What are the reasons to prefer eigenvalue decomposition over singular value decomposition for numerically computing the pseudo-inverse of a symmetric real matrix? In the case when you want to form the pseudo-inverse a covariance matrix and you also have access to the original data matrix, does using SVD make more sense?
Using SciPy as an example, the documentation for scipy.linalg.pinvh states
Compute the (Moore-Penrose) pseudo-inverse of a Hermitian matrix.
Calculate a generalized inverse of a Hermitian or real symmetric matrix
using its eigenvalue decomposition and including all eigenvalues with
'large' absolute value.
Why do we prefer eigenvalue decomposition in this case?
Suppose instead of computing the pseudo-inverse of an arbitrary matrix, you start instead with an $m \times n$ matrix $X$ and want to compute the pseudo-inverse of its covariance matrix $C = XX^*$. It seems like there are two obvious and closely related approaches.
Since $C$ is real and symmetric, it can be orthogonally diagonalized: $C = Q \Lambda Q^T$, where $Q$ contains eigenvectors, $\Lambda$ contains eigenvalues, and $QQ^T = I$. We can get the pseudo-inverse of $C$ from the pseudo-inverse of $\Lambda$ as $C^+ = Q \Lambda^+ Q^T$.
Alternatively, start from the singular value decomposition of $X$ as $X = U \Sigma V^*$. Then $C = U \Sigma \Sigma^* U^*$, and we can get the pseudo-inverse again from the pseudo-inverse of $\Sigma \Sigma^*$.
I thought that computing singular values was always a well-conditioned problem, and that this would mean SVD would be a better approach for computing the pseudo-inverse of a covariance matrix. Is that correct? What other concerns might I be overlooking?
Best Answer
I wouldn't say we "prefer" the eigenvalues to the singular values in the symmetric/Hermitian case. They are effectively the same thing! Or, more accurately, the singular values are nothing more than the absolute values of the eigenvalues.
To see why, let $X$ be any Hermitian matrix. Its Schur (eigenvalue) decomposition is $X=Q\Lambda Q^H$ where $\Lambda$ is diagonal, and $Q^HQ=QQ^H=I$. Its singular value decomposition, on the other hand, is $X=U\Sigma V^H$, where $\Sigma$ is diagonal and nonnegative, and $U^HU=UU^H=I$ and $V^HV=VV^H=I$.

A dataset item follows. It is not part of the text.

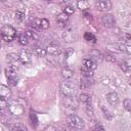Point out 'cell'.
I'll list each match as a JSON object with an SVG mask.
<instances>
[{"mask_svg":"<svg viewBox=\"0 0 131 131\" xmlns=\"http://www.w3.org/2000/svg\"><path fill=\"white\" fill-rule=\"evenodd\" d=\"M18 42H19V44L23 45V46L28 45V43H29V39L27 38V36L25 35V33H23V34L19 35V37H18Z\"/></svg>","mask_w":131,"mask_h":131,"instance_id":"cell-25","label":"cell"},{"mask_svg":"<svg viewBox=\"0 0 131 131\" xmlns=\"http://www.w3.org/2000/svg\"><path fill=\"white\" fill-rule=\"evenodd\" d=\"M30 122H31V125L33 128H37L38 126V117L35 113H30Z\"/></svg>","mask_w":131,"mask_h":131,"instance_id":"cell-19","label":"cell"},{"mask_svg":"<svg viewBox=\"0 0 131 131\" xmlns=\"http://www.w3.org/2000/svg\"><path fill=\"white\" fill-rule=\"evenodd\" d=\"M6 106H7V101L3 100V99H0V110H4Z\"/></svg>","mask_w":131,"mask_h":131,"instance_id":"cell-37","label":"cell"},{"mask_svg":"<svg viewBox=\"0 0 131 131\" xmlns=\"http://www.w3.org/2000/svg\"><path fill=\"white\" fill-rule=\"evenodd\" d=\"M44 131H57V129H56L54 126L49 125V126H47V127L44 129Z\"/></svg>","mask_w":131,"mask_h":131,"instance_id":"cell-38","label":"cell"},{"mask_svg":"<svg viewBox=\"0 0 131 131\" xmlns=\"http://www.w3.org/2000/svg\"><path fill=\"white\" fill-rule=\"evenodd\" d=\"M104 59L106 61H110V62H116V57L112 54H105L104 55Z\"/></svg>","mask_w":131,"mask_h":131,"instance_id":"cell-33","label":"cell"},{"mask_svg":"<svg viewBox=\"0 0 131 131\" xmlns=\"http://www.w3.org/2000/svg\"><path fill=\"white\" fill-rule=\"evenodd\" d=\"M46 53H49L51 55H58L60 53V47L56 44V43H51V44H48L47 47H46Z\"/></svg>","mask_w":131,"mask_h":131,"instance_id":"cell-9","label":"cell"},{"mask_svg":"<svg viewBox=\"0 0 131 131\" xmlns=\"http://www.w3.org/2000/svg\"><path fill=\"white\" fill-rule=\"evenodd\" d=\"M9 108H15L13 111H10L14 115H20L21 113H24V107L21 105H19V104H11L9 106Z\"/></svg>","mask_w":131,"mask_h":131,"instance_id":"cell-16","label":"cell"},{"mask_svg":"<svg viewBox=\"0 0 131 131\" xmlns=\"http://www.w3.org/2000/svg\"><path fill=\"white\" fill-rule=\"evenodd\" d=\"M83 68L88 69L90 71H94L96 69V63L92 59H90V58H85L83 60Z\"/></svg>","mask_w":131,"mask_h":131,"instance_id":"cell-12","label":"cell"},{"mask_svg":"<svg viewBox=\"0 0 131 131\" xmlns=\"http://www.w3.org/2000/svg\"><path fill=\"white\" fill-rule=\"evenodd\" d=\"M49 20L48 19H46V18H42V19H40V28L42 29V30H47L48 28H49Z\"/></svg>","mask_w":131,"mask_h":131,"instance_id":"cell-27","label":"cell"},{"mask_svg":"<svg viewBox=\"0 0 131 131\" xmlns=\"http://www.w3.org/2000/svg\"><path fill=\"white\" fill-rule=\"evenodd\" d=\"M63 105L68 108L74 110L79 106V100L73 95V96H64L63 98Z\"/></svg>","mask_w":131,"mask_h":131,"instance_id":"cell-5","label":"cell"},{"mask_svg":"<svg viewBox=\"0 0 131 131\" xmlns=\"http://www.w3.org/2000/svg\"><path fill=\"white\" fill-rule=\"evenodd\" d=\"M7 58V61L8 62H10V63H12V62H15V61H17V60H19V57H18V55L16 54V53H9V54H7V56H6Z\"/></svg>","mask_w":131,"mask_h":131,"instance_id":"cell-21","label":"cell"},{"mask_svg":"<svg viewBox=\"0 0 131 131\" xmlns=\"http://www.w3.org/2000/svg\"><path fill=\"white\" fill-rule=\"evenodd\" d=\"M33 52L35 55H37L38 57H43L45 56L47 53H46V50L44 48H42L41 46H35L34 49H33Z\"/></svg>","mask_w":131,"mask_h":131,"instance_id":"cell-13","label":"cell"},{"mask_svg":"<svg viewBox=\"0 0 131 131\" xmlns=\"http://www.w3.org/2000/svg\"><path fill=\"white\" fill-rule=\"evenodd\" d=\"M18 57H19V60L21 61V63H29L31 61V57H32L31 51L29 49H24L20 51Z\"/></svg>","mask_w":131,"mask_h":131,"instance_id":"cell-10","label":"cell"},{"mask_svg":"<svg viewBox=\"0 0 131 131\" xmlns=\"http://www.w3.org/2000/svg\"><path fill=\"white\" fill-rule=\"evenodd\" d=\"M90 54H91V55H92L93 57L97 58V59L101 57V53H100V52H99L98 50H95V49H94V50H92V51L90 52Z\"/></svg>","mask_w":131,"mask_h":131,"instance_id":"cell-35","label":"cell"},{"mask_svg":"<svg viewBox=\"0 0 131 131\" xmlns=\"http://www.w3.org/2000/svg\"><path fill=\"white\" fill-rule=\"evenodd\" d=\"M11 97V90L8 86L0 84V99L3 100H8Z\"/></svg>","mask_w":131,"mask_h":131,"instance_id":"cell-8","label":"cell"},{"mask_svg":"<svg viewBox=\"0 0 131 131\" xmlns=\"http://www.w3.org/2000/svg\"><path fill=\"white\" fill-rule=\"evenodd\" d=\"M31 27H32L33 29L37 30V31L41 30V28H40V19H39V18H34L33 21L31 23Z\"/></svg>","mask_w":131,"mask_h":131,"instance_id":"cell-28","label":"cell"},{"mask_svg":"<svg viewBox=\"0 0 131 131\" xmlns=\"http://www.w3.org/2000/svg\"><path fill=\"white\" fill-rule=\"evenodd\" d=\"M61 75L64 79H71L74 76V71L71 70L70 68H63L61 71Z\"/></svg>","mask_w":131,"mask_h":131,"instance_id":"cell-15","label":"cell"},{"mask_svg":"<svg viewBox=\"0 0 131 131\" xmlns=\"http://www.w3.org/2000/svg\"><path fill=\"white\" fill-rule=\"evenodd\" d=\"M124 45H125V52L128 53V54H130L131 53V47H130V45L129 44H124Z\"/></svg>","mask_w":131,"mask_h":131,"instance_id":"cell-39","label":"cell"},{"mask_svg":"<svg viewBox=\"0 0 131 131\" xmlns=\"http://www.w3.org/2000/svg\"><path fill=\"white\" fill-rule=\"evenodd\" d=\"M92 81L90 80V78H83L81 79V82H80V87L82 89H87L89 88L91 85H92Z\"/></svg>","mask_w":131,"mask_h":131,"instance_id":"cell-14","label":"cell"},{"mask_svg":"<svg viewBox=\"0 0 131 131\" xmlns=\"http://www.w3.org/2000/svg\"><path fill=\"white\" fill-rule=\"evenodd\" d=\"M60 90L64 96H73L76 92V85L72 81H64L60 85Z\"/></svg>","mask_w":131,"mask_h":131,"instance_id":"cell-3","label":"cell"},{"mask_svg":"<svg viewBox=\"0 0 131 131\" xmlns=\"http://www.w3.org/2000/svg\"><path fill=\"white\" fill-rule=\"evenodd\" d=\"M79 100L80 101H82L83 103H90V101H91V97L88 95V94H86V93H82V94H80V96H79Z\"/></svg>","mask_w":131,"mask_h":131,"instance_id":"cell-23","label":"cell"},{"mask_svg":"<svg viewBox=\"0 0 131 131\" xmlns=\"http://www.w3.org/2000/svg\"><path fill=\"white\" fill-rule=\"evenodd\" d=\"M123 105H124V108H125L127 112H129V111H130V106H131L130 99H129V98L124 99V101H123Z\"/></svg>","mask_w":131,"mask_h":131,"instance_id":"cell-31","label":"cell"},{"mask_svg":"<svg viewBox=\"0 0 131 131\" xmlns=\"http://www.w3.org/2000/svg\"><path fill=\"white\" fill-rule=\"evenodd\" d=\"M81 74L83 75L84 78H91L93 76V71H90L85 68H81Z\"/></svg>","mask_w":131,"mask_h":131,"instance_id":"cell-24","label":"cell"},{"mask_svg":"<svg viewBox=\"0 0 131 131\" xmlns=\"http://www.w3.org/2000/svg\"><path fill=\"white\" fill-rule=\"evenodd\" d=\"M66 14H68V15H70V14H73L74 12H75V10H74V8L72 7V6H66V8H64V11H63Z\"/></svg>","mask_w":131,"mask_h":131,"instance_id":"cell-34","label":"cell"},{"mask_svg":"<svg viewBox=\"0 0 131 131\" xmlns=\"http://www.w3.org/2000/svg\"><path fill=\"white\" fill-rule=\"evenodd\" d=\"M11 131H27V128H26L24 125H21V124H16V125L12 128Z\"/></svg>","mask_w":131,"mask_h":131,"instance_id":"cell-30","label":"cell"},{"mask_svg":"<svg viewBox=\"0 0 131 131\" xmlns=\"http://www.w3.org/2000/svg\"><path fill=\"white\" fill-rule=\"evenodd\" d=\"M74 53V48H68V49H66V53H64V55H66V57L68 58L69 56H71L72 54Z\"/></svg>","mask_w":131,"mask_h":131,"instance_id":"cell-36","label":"cell"},{"mask_svg":"<svg viewBox=\"0 0 131 131\" xmlns=\"http://www.w3.org/2000/svg\"><path fill=\"white\" fill-rule=\"evenodd\" d=\"M101 110H102V112H103V114H104V117H105L107 120H112V119H113V115H112V113H111L107 108H105L104 106H101Z\"/></svg>","mask_w":131,"mask_h":131,"instance_id":"cell-29","label":"cell"},{"mask_svg":"<svg viewBox=\"0 0 131 131\" xmlns=\"http://www.w3.org/2000/svg\"><path fill=\"white\" fill-rule=\"evenodd\" d=\"M95 7L99 11H107L112 8V2L108 0H99L95 2Z\"/></svg>","mask_w":131,"mask_h":131,"instance_id":"cell-7","label":"cell"},{"mask_svg":"<svg viewBox=\"0 0 131 131\" xmlns=\"http://www.w3.org/2000/svg\"><path fill=\"white\" fill-rule=\"evenodd\" d=\"M106 99H107L108 103L112 104V105H118L119 102H120L119 95H118V93L115 92V91H112V92L107 93V94H106Z\"/></svg>","mask_w":131,"mask_h":131,"instance_id":"cell-11","label":"cell"},{"mask_svg":"<svg viewBox=\"0 0 131 131\" xmlns=\"http://www.w3.org/2000/svg\"><path fill=\"white\" fill-rule=\"evenodd\" d=\"M120 69H121L123 72L127 73V72L129 71V66H128V63H127L126 61H123V62L120 63Z\"/></svg>","mask_w":131,"mask_h":131,"instance_id":"cell-32","label":"cell"},{"mask_svg":"<svg viewBox=\"0 0 131 131\" xmlns=\"http://www.w3.org/2000/svg\"><path fill=\"white\" fill-rule=\"evenodd\" d=\"M84 39L86 40V41H88V42H95L96 41V37L92 34V33H90V32H85V34H84Z\"/></svg>","mask_w":131,"mask_h":131,"instance_id":"cell-22","label":"cell"},{"mask_svg":"<svg viewBox=\"0 0 131 131\" xmlns=\"http://www.w3.org/2000/svg\"><path fill=\"white\" fill-rule=\"evenodd\" d=\"M90 6V3L88 1H85V0H81V1H78L77 2V7L81 10H85L87 8H89Z\"/></svg>","mask_w":131,"mask_h":131,"instance_id":"cell-20","label":"cell"},{"mask_svg":"<svg viewBox=\"0 0 131 131\" xmlns=\"http://www.w3.org/2000/svg\"><path fill=\"white\" fill-rule=\"evenodd\" d=\"M5 75L6 78L8 80V83L10 86H15L17 84V74H16V70L13 66H9L5 69Z\"/></svg>","mask_w":131,"mask_h":131,"instance_id":"cell-4","label":"cell"},{"mask_svg":"<svg viewBox=\"0 0 131 131\" xmlns=\"http://www.w3.org/2000/svg\"><path fill=\"white\" fill-rule=\"evenodd\" d=\"M25 35L27 36L28 39L38 40V35H37V33H35V32H33V31H27V32H25Z\"/></svg>","mask_w":131,"mask_h":131,"instance_id":"cell-26","label":"cell"},{"mask_svg":"<svg viewBox=\"0 0 131 131\" xmlns=\"http://www.w3.org/2000/svg\"><path fill=\"white\" fill-rule=\"evenodd\" d=\"M25 14H26L25 9H23V8L16 9V11H15V19L18 20V21H21L25 18Z\"/></svg>","mask_w":131,"mask_h":131,"instance_id":"cell-18","label":"cell"},{"mask_svg":"<svg viewBox=\"0 0 131 131\" xmlns=\"http://www.w3.org/2000/svg\"><path fill=\"white\" fill-rule=\"evenodd\" d=\"M101 21L105 28H113L116 25V19H115L114 15L110 14V13H105L104 15H102Z\"/></svg>","mask_w":131,"mask_h":131,"instance_id":"cell-6","label":"cell"},{"mask_svg":"<svg viewBox=\"0 0 131 131\" xmlns=\"http://www.w3.org/2000/svg\"><path fill=\"white\" fill-rule=\"evenodd\" d=\"M93 131H105V130H104V128L102 126H97Z\"/></svg>","mask_w":131,"mask_h":131,"instance_id":"cell-40","label":"cell"},{"mask_svg":"<svg viewBox=\"0 0 131 131\" xmlns=\"http://www.w3.org/2000/svg\"><path fill=\"white\" fill-rule=\"evenodd\" d=\"M0 34H1V37H2V39L4 41L10 42V41H12L15 38L16 30L12 26H10V25H5V26H3L1 28Z\"/></svg>","mask_w":131,"mask_h":131,"instance_id":"cell-1","label":"cell"},{"mask_svg":"<svg viewBox=\"0 0 131 131\" xmlns=\"http://www.w3.org/2000/svg\"><path fill=\"white\" fill-rule=\"evenodd\" d=\"M69 20V15L66 14L64 12H60L57 16H56V21L59 24H66Z\"/></svg>","mask_w":131,"mask_h":131,"instance_id":"cell-17","label":"cell"},{"mask_svg":"<svg viewBox=\"0 0 131 131\" xmlns=\"http://www.w3.org/2000/svg\"><path fill=\"white\" fill-rule=\"evenodd\" d=\"M68 125L71 126L74 130H81L84 128V121L77 115L71 114L67 117Z\"/></svg>","mask_w":131,"mask_h":131,"instance_id":"cell-2","label":"cell"}]
</instances>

Alternatively, we can write these decompositions in dyadic form: $$X=\sum_{i=1}^n \lambda_i q_i q_i^H = \sum_{i=1}^n \sigma_i u_i v_i^H$$ where $q_i$, $u_i$, and $v_i$ are the $i$th columns of $Q$, $U$, and $V$, respectively, and $\lambda_i$ and $\sigma_i$ are the $i$th diagonal elements of $\Lambda$ and $\Sigma$, respectively.
In this latter form, it is simple to see that, given the Schur decomposition, $$\sigma_i = |\lambda_i|, \quad u_i = q_i, \quad v_i = \begin{cases} v_i & \lambda_i \geq 0 \\ -v_i & \lambda_i < 0 \end{cases} \qquad i=1,2,\dots, n$$ gives us a valid singular value decomposition. Our choice to apply the sign flipping to $v_i$ is arbitrary.
Be assured that in practice, this is precisely what you should be doing to compute the singular value decomposition of a Hermitian matrix. The symmetric eigenvalue problem is well-conditioned, and there is no numerical advantage to applying the a nonsymmetric SVD to a Hermitian matrix. In fact, the computation of the singular values of a non-Hermitian matrix $A$ are sometimes computed by applying a symmetric eigenvalue algorithm to the Hermitian matrix $$\begin{bmatrix} 0 & A \\ A^T & 0 \end{bmatrix}$$ I'll leave it as an exercise for you to prove that this works :-)
EDIT: DGrady's comment alerted me to the fact that I didn't read the second half of the question correctly. In it, he was comparing the merits of computing the SVD of $X$ versus the eigenvalue decomposition of $C=XX^H$. In this case, it is indeed going to be a bit better to compute the SVD of $X$ directly.